With research supported by the World Anti-Doping Agency, Pitsiladis looks at the evidence of doping in the genetic sequence of RNA, the partner of DNA.

"It's at the highest level of sensitivity. Because what we're looking at is the switching on and switching off of genes as a result of taking a particular drug," Pitsiladis says.

Pitsiladis says they develop a genetic profile, or signature, of a particular drug by taking test subjects, typically athletes not currently competing, and administering the drug to them in a controlled environment. They then analyze which genes are being affected by a drug, and use that to create its genetic footprint.

Pitsiladis says that if everything goes as planned, his test will be ready in a year and a half. He says the beauty of this genetic approach is that it is almost un-cheatable because of the number of genes that the drugs affect.

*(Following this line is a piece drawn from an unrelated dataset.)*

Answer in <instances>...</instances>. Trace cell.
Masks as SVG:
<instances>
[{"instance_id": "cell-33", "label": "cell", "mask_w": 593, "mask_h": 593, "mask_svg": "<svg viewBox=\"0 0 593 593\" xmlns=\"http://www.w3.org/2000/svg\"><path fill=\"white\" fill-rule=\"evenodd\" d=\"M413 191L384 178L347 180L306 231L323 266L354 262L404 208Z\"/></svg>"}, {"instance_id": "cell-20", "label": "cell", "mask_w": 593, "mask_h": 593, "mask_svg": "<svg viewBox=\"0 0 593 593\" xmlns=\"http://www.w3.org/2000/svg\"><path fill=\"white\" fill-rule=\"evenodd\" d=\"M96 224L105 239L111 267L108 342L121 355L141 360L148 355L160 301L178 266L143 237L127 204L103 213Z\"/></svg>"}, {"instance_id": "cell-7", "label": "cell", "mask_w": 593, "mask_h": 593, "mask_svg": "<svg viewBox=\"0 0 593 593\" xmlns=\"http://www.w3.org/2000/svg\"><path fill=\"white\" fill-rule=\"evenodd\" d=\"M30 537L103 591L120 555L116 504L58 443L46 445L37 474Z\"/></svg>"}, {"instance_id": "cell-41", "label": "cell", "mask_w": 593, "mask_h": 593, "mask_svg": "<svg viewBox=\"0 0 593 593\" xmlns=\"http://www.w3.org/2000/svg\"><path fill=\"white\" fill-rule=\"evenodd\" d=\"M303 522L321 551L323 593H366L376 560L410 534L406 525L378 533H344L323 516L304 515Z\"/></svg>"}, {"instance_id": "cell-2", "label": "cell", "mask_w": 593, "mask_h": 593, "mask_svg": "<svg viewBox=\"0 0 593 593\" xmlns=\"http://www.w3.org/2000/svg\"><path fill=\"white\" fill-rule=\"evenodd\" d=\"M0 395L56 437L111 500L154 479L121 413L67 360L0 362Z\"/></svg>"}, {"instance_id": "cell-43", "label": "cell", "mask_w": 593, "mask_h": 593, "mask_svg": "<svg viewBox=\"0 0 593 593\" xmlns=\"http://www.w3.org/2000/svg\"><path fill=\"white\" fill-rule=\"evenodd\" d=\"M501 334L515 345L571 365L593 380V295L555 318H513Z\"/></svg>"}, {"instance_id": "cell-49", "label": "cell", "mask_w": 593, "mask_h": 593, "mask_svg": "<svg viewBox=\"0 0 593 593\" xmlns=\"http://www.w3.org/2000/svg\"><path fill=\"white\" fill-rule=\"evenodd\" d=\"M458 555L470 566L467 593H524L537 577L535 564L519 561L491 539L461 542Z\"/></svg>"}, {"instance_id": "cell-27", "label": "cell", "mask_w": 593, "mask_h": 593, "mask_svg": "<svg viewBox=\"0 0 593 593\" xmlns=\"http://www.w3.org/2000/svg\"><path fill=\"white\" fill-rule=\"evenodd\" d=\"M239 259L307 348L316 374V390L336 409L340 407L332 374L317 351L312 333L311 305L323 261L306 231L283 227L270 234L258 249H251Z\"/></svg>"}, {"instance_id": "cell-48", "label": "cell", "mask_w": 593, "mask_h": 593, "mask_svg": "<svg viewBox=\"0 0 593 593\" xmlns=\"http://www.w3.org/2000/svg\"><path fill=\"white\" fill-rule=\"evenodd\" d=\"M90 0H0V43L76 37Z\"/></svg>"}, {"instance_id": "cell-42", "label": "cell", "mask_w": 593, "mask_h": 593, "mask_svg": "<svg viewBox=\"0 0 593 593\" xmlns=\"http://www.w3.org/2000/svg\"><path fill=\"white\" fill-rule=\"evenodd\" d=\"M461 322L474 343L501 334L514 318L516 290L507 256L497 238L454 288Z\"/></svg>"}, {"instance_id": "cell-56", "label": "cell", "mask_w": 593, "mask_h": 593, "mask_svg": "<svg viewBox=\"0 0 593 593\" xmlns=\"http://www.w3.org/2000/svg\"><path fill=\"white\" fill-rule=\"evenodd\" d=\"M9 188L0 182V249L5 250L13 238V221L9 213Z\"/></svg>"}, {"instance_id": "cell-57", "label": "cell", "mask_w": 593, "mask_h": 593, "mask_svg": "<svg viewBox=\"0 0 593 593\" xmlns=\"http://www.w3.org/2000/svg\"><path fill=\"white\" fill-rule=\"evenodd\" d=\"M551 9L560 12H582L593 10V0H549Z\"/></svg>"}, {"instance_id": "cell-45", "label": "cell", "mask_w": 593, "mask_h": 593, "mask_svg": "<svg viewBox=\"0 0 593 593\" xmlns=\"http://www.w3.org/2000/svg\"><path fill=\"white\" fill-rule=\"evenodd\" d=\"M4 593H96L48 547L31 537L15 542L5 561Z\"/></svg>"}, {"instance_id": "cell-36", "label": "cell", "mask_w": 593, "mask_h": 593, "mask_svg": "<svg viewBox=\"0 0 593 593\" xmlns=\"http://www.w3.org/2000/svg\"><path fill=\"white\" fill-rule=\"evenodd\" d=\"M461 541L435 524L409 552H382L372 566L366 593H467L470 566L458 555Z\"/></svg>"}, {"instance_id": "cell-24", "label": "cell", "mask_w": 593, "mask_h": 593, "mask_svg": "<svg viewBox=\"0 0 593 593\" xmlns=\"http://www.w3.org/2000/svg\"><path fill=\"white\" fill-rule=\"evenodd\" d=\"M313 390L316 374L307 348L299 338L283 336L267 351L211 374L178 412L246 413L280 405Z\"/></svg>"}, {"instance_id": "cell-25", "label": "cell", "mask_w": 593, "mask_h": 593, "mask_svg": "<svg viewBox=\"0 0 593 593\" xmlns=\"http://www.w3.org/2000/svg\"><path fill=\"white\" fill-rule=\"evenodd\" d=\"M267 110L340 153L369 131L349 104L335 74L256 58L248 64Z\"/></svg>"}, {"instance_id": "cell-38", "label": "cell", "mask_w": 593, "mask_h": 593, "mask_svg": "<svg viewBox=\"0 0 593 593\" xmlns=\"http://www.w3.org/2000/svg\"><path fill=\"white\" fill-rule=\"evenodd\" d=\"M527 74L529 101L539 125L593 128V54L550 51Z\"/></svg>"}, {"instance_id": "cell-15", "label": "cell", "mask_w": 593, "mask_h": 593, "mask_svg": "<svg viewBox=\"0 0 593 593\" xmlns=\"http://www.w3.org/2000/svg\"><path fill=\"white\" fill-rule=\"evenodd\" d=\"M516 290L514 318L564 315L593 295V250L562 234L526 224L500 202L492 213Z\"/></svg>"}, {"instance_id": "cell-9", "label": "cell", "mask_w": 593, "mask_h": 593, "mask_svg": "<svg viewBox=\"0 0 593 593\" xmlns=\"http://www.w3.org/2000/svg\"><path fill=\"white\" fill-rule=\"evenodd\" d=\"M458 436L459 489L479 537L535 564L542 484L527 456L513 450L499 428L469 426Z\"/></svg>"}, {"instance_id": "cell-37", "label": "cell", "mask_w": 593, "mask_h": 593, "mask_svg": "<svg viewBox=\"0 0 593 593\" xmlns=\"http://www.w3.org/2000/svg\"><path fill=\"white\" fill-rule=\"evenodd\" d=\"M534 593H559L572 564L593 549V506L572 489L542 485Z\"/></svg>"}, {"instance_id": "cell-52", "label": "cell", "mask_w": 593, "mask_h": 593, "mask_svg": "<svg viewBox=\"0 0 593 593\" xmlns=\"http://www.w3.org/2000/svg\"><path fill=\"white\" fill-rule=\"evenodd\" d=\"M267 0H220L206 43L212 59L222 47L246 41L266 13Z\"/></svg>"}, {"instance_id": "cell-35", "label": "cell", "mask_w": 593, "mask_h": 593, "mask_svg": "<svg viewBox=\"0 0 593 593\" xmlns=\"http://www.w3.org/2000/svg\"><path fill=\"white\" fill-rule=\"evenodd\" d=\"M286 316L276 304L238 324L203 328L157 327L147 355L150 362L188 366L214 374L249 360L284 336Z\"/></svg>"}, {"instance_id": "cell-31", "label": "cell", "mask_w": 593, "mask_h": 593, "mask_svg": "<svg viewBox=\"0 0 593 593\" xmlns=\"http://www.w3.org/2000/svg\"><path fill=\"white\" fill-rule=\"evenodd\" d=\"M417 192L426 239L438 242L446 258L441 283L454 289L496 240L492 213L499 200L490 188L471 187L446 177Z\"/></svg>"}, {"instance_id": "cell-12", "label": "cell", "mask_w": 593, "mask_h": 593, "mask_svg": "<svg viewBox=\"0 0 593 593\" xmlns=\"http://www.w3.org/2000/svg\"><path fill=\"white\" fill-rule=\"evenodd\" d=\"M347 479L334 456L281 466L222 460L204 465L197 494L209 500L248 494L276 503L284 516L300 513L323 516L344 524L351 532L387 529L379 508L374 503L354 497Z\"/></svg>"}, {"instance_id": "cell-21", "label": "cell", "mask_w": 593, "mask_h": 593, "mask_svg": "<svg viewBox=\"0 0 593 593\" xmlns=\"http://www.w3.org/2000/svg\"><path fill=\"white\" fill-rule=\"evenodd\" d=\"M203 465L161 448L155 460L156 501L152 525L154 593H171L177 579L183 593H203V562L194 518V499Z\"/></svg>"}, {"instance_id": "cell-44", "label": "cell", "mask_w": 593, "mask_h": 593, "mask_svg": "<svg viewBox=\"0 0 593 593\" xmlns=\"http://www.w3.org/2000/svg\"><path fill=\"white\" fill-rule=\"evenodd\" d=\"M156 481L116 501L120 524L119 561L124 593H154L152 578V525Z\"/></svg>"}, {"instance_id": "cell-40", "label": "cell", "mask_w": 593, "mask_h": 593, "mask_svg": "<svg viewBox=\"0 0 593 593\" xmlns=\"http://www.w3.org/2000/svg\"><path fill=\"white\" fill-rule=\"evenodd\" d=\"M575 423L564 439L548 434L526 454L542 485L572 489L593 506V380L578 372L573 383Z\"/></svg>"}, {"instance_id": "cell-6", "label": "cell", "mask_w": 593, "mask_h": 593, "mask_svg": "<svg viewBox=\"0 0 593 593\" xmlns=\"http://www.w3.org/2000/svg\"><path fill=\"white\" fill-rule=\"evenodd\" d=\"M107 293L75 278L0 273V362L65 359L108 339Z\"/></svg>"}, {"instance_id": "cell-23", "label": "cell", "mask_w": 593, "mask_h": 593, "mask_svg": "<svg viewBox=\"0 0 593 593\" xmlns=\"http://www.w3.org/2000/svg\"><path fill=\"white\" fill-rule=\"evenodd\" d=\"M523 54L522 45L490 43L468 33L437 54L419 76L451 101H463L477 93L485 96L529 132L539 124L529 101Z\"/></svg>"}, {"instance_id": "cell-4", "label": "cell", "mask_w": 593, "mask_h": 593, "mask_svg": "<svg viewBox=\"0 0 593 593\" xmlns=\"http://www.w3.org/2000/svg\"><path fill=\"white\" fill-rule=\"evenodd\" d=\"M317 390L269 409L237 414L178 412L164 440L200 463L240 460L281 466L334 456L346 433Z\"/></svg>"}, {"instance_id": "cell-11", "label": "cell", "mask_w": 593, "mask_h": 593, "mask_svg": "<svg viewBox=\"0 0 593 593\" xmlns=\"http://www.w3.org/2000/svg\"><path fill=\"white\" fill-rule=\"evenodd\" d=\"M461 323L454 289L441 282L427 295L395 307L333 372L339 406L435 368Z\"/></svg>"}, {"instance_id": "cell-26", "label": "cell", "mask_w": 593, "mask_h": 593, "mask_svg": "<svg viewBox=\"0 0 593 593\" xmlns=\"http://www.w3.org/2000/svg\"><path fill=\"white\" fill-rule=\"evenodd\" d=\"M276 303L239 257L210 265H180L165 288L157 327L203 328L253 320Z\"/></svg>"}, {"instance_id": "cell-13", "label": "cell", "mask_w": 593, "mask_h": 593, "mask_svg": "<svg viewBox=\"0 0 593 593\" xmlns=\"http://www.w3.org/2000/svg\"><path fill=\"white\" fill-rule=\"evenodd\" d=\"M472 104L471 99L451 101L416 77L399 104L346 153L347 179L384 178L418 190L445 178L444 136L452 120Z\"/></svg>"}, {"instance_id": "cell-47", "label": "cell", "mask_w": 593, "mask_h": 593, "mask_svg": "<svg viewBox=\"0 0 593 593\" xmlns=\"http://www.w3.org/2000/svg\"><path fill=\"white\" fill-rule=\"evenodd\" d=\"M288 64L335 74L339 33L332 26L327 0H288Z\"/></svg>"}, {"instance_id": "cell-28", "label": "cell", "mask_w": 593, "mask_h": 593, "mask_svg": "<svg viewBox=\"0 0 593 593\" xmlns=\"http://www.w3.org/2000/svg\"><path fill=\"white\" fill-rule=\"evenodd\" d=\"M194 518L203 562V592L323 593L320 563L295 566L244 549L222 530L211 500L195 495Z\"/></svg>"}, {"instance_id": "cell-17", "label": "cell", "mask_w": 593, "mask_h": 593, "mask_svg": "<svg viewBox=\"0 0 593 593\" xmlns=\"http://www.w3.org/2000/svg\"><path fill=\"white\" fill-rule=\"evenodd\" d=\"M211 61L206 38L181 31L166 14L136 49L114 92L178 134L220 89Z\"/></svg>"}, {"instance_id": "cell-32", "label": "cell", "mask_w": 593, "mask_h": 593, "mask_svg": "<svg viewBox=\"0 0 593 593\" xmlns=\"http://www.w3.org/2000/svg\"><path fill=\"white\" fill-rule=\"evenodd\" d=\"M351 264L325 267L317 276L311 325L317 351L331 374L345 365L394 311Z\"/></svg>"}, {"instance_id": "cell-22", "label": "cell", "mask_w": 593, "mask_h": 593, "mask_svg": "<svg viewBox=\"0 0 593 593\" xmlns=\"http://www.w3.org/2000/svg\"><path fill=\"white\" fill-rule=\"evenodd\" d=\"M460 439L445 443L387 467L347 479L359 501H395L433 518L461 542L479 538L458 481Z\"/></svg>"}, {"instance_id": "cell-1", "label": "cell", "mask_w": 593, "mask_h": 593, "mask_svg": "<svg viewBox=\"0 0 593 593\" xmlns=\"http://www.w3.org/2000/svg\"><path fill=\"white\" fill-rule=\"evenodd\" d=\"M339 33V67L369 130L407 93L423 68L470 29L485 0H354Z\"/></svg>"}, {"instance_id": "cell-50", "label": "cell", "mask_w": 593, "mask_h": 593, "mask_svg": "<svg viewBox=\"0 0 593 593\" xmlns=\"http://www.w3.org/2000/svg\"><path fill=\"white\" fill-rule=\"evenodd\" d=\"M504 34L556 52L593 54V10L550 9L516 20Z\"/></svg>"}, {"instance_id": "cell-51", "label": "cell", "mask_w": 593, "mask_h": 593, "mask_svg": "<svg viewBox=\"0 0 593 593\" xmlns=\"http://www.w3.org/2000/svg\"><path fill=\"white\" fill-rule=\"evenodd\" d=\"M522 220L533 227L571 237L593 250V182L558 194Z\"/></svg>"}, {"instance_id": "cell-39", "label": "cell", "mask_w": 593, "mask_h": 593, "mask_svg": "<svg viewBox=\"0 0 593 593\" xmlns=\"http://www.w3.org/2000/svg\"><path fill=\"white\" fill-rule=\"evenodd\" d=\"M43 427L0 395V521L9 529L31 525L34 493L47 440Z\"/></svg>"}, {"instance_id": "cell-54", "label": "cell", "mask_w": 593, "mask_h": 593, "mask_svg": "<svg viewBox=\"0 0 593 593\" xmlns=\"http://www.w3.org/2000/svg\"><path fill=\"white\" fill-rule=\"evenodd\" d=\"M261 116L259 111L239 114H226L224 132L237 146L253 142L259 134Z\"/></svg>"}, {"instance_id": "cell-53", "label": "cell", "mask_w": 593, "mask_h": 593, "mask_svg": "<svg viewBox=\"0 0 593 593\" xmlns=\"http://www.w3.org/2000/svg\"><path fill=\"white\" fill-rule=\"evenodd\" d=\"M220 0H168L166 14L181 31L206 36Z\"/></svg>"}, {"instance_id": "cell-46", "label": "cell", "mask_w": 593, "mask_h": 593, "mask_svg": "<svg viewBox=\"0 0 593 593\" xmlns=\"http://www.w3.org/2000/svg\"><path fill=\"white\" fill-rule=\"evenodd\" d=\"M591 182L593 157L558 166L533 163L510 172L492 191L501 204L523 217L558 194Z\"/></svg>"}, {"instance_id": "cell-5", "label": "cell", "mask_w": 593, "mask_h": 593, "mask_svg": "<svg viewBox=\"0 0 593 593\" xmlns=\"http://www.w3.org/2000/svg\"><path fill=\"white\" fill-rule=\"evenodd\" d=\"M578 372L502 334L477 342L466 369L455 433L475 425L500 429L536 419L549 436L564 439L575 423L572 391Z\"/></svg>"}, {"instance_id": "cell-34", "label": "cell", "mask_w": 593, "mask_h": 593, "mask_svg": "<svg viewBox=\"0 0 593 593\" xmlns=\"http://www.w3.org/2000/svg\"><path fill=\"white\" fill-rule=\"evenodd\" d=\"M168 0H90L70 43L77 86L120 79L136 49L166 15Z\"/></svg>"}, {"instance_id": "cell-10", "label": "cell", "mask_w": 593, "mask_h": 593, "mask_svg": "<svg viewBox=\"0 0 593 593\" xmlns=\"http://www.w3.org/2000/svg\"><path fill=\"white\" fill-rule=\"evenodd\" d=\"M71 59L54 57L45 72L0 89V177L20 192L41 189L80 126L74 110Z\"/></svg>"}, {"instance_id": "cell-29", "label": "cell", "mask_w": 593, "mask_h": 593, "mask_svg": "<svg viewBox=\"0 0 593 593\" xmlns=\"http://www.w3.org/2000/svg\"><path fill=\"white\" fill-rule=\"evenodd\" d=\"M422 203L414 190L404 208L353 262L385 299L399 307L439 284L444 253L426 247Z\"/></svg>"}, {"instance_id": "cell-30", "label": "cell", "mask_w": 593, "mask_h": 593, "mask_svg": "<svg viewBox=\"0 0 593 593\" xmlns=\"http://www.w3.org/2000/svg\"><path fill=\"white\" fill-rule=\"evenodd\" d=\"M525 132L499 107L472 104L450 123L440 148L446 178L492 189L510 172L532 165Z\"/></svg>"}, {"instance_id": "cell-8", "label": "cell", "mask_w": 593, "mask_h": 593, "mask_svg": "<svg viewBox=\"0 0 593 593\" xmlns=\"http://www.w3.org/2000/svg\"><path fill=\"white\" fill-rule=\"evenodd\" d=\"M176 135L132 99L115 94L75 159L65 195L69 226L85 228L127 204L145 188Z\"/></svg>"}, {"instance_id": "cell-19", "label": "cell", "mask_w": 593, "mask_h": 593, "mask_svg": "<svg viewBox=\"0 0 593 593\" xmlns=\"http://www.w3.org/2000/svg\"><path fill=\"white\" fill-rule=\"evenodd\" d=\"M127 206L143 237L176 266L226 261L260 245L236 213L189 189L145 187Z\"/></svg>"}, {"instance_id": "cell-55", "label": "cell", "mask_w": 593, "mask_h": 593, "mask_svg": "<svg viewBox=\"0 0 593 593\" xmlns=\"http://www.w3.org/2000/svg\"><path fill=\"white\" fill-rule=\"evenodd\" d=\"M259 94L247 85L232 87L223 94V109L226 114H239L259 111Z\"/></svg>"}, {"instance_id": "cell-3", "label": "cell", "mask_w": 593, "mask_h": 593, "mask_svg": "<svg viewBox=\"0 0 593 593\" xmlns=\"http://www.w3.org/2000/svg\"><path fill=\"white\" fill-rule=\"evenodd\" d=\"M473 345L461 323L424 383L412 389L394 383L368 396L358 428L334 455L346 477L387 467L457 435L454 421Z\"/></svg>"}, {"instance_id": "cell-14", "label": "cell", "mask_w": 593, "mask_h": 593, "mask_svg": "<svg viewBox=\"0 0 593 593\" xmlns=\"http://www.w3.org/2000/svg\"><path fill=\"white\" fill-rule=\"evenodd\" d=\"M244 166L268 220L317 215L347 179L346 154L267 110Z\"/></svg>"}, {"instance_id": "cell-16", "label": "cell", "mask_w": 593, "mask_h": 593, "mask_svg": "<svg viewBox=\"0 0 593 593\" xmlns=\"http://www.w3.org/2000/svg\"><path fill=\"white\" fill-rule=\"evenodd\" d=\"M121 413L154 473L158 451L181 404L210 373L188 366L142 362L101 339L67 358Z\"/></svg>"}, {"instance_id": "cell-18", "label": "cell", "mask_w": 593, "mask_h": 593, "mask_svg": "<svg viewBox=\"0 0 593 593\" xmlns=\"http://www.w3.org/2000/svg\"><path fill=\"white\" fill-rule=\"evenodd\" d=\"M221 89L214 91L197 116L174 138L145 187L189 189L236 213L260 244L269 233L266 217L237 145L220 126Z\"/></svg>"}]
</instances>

"There are just far too many genes to try and manipulate, and if you ended up trying to do that, you'll probably end up killing yourself," he says.

'Killing Me From The Inside'

Tyler Hamilton knows all about the race to stay ahead of testing technology. He was winning for a while.

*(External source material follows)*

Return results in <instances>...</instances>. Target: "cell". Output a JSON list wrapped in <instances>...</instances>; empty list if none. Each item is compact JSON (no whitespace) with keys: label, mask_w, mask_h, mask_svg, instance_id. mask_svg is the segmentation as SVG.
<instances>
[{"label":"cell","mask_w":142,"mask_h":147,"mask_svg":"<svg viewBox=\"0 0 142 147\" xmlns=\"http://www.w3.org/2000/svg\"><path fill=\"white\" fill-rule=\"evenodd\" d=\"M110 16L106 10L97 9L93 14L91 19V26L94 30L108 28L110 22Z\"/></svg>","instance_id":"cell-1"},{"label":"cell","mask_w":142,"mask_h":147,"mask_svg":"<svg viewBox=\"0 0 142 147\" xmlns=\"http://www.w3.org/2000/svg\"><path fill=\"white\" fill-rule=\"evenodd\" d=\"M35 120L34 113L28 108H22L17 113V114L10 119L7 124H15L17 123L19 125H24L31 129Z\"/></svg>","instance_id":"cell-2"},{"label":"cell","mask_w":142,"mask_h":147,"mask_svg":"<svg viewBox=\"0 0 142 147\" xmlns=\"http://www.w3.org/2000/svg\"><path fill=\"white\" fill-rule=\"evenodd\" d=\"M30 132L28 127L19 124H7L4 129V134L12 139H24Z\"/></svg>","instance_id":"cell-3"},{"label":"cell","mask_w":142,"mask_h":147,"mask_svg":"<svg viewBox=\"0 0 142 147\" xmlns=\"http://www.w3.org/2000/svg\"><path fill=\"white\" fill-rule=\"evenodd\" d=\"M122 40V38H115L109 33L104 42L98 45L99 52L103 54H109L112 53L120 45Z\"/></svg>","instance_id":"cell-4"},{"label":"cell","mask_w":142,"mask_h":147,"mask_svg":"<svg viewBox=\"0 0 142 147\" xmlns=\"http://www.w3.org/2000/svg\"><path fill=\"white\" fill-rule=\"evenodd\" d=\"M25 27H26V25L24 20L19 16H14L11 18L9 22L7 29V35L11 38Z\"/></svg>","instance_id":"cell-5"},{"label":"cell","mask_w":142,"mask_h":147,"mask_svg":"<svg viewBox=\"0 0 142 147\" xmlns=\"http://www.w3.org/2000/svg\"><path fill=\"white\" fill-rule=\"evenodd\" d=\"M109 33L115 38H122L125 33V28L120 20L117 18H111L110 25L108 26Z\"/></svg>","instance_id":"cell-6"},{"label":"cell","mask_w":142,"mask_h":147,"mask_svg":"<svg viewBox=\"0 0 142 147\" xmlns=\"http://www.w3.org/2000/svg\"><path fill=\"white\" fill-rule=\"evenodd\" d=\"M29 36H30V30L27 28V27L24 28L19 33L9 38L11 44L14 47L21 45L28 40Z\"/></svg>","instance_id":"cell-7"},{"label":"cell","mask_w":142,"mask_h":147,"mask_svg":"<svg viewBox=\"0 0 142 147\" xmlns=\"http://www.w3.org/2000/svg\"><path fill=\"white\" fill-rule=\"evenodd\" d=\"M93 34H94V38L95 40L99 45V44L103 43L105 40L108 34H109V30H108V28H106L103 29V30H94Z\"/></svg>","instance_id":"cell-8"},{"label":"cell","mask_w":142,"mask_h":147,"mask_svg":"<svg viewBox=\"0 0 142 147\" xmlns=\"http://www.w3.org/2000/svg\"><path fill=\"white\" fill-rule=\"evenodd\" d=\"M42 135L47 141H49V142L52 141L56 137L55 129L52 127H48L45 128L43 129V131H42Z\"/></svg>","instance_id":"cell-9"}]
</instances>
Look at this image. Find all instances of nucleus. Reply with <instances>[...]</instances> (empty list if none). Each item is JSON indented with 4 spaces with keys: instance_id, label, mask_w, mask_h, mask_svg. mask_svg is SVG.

When he began doping, Hamilton was taking EPO, a synthetic form of a hormone that stimulates the creation of red blood cells. Having more red blood cells means more oxygen in the blood and more endurance.

The drug allowed athletes to train harder and longer. In a race like the Tour de France, it was an absolute game changer, Hamilton says.

During this time, Hamilton was passing doping tests. But then tests became more thorough, including tests for EPO. "When we heard that, the doctors came up with a new plan: blood doping," he says.

Blood doping involves athletes taking their own blood or someone else's blood, storing it and then re-injecting it during an event. The action provides a boost of red blood cells, which is great for endurance sports. Hamilton says the U.S. Postal team had its own blood-doping doctor. Ten days into the 2000 Tour de France, they met the doctor in a hotel room.

"He'd put one of those big extraction needles into your arm and fill you back up, so to speak," he says. Typically it would be almost a half-liter of blood injected, he says.

Once, Hamilton accidentally re-infused bad blood, basically giving himself blood poisoning. He had a horrendous fever, and his urine turned black. There was pressure to win and money at stake.

"We created a monster and then ... [the] pressure just got bigger and bigger," he says.

It finally caught up with him when, in 2004, Hamilton tested positive. He was suspended for two years, then returned to racing. After testing positive for a banned substance in 2009, he finally retired.

In 2010, the U.S. government opened a grand jury investigation into Armstrong and the U.S. Postal team.

Witnesses were subpoenaed, including Hamilton, who spent hours on the stand confessing to everything. He says he was told to "tell the truth or go to jail." Hamilton picked the former. He says it was the best thing that ever happened to him.

"It was basically killing me from the inside," he says. "As soon as I started telling the truth, I realized that I'd been protecting this culture for the better part of 14 years, and I realized that that culture was no longer worth protecting."